- А может-быть, - вдруг перебил себя Шахов, - а может-быть, вы на крючок закроете?

Главецкий быстро обернулся к нему.

- На крючок? Зачем?

- Ну, как хотите, не закрывайте, - грубо сказал Шахов.

Главецкий нерешительно вернулся обратно и накинул крючок.

- Вы писали, что так как у меня денег нет, то я могу возместить, так сказать, некоторыми сведениями или, скажем, документами, которые вам нужны... Вы, кажется, даже мне за это деньги обещали?

Главецкий беспокойно смотрел на него.

- Так вот я... принес, - шопотом докончил Шахов.

Он привстал, расстегнул воротник шинели.

- Принесли? - тоже шопотом спросил Главецкий.

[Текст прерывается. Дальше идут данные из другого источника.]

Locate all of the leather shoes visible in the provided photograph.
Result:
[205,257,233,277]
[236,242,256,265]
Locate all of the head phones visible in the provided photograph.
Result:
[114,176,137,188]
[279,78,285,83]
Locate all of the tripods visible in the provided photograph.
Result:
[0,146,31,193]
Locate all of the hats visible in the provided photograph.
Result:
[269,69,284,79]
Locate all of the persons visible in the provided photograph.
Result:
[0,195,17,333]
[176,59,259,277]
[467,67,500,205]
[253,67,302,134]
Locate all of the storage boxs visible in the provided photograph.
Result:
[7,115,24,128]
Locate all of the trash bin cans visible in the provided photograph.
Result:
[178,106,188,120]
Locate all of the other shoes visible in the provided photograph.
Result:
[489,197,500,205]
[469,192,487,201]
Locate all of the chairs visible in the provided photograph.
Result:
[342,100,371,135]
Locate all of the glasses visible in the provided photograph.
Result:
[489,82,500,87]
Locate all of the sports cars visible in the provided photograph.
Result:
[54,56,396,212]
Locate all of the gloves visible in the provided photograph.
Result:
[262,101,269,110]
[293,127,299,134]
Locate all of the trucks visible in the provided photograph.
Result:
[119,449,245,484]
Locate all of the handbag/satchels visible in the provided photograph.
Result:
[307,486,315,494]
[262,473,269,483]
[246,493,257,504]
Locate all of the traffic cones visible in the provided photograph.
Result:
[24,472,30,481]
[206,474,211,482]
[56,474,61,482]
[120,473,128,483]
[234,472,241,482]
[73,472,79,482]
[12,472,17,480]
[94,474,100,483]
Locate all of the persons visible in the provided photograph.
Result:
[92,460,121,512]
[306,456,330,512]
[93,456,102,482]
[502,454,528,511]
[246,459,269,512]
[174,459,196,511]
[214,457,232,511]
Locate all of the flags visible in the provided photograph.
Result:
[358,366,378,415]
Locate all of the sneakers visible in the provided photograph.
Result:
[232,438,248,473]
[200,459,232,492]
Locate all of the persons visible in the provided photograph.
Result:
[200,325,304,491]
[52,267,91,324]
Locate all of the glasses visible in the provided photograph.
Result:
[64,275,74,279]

Шахов вдруг вскочил, отшвырнул ногой стул и быстро прошелся по комнате.

- Что это мы с вами точно заговорщики, - отрывисто заговорил он, - у вас водка есть?

- Нет водки. А...

Главецкий задохнулся и открыл рот.

- А где они?

- Что они?

- Они... бумаги?

- Ну что ж бумаги! - Шахов небрежно похлопал себя по груди. - Вот где бумаги.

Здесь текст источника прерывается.